# Aim
Please copy, word for word, the lines between the one holding "In the context" and the one holding "What is the spacing", inclusive.

# Extracted material
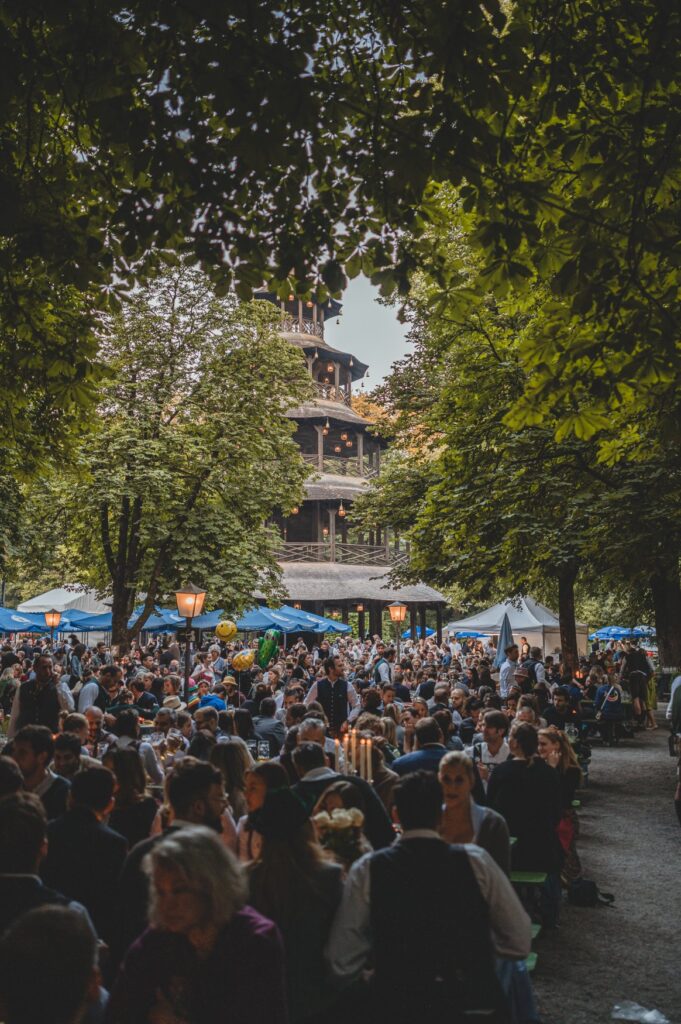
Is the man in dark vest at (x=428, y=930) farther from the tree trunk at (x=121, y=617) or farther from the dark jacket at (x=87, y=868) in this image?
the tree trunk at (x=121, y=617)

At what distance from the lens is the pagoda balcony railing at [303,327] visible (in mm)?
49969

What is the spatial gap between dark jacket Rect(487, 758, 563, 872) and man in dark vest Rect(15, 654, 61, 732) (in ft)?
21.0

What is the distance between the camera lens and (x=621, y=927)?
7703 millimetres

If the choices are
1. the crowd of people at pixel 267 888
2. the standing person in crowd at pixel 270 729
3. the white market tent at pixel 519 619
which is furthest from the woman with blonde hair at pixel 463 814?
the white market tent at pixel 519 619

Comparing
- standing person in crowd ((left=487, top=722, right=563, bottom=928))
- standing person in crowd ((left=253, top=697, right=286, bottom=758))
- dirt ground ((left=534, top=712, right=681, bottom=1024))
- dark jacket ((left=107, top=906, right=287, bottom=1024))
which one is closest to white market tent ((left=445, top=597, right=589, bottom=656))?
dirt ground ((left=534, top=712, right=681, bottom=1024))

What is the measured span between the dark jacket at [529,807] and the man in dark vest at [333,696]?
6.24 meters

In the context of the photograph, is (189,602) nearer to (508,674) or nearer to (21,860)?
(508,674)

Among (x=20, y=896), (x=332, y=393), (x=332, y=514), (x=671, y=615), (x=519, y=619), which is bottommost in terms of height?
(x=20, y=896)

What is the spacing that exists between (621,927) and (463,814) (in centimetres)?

--

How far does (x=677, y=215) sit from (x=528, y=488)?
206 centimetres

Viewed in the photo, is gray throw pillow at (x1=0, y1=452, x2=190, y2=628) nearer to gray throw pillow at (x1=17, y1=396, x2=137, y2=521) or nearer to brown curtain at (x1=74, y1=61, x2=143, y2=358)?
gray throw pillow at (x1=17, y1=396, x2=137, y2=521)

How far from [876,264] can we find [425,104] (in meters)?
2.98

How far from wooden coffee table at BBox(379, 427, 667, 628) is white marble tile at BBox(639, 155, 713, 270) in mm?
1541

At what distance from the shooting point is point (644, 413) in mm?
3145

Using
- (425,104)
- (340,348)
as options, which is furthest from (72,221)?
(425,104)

# Answer for the task
In the context of the photograph, is (189,602) nearer to (508,674) or nearer to (21,860)?
(508,674)

Among (x=20, y=896), (x=332, y=393), (x=332, y=514), (x=671, y=615), (x=519, y=619), which is bottommost in terms of height?
(x=20, y=896)

What is the spacing that exists between (621,927) and (463,814) (in centimetres)?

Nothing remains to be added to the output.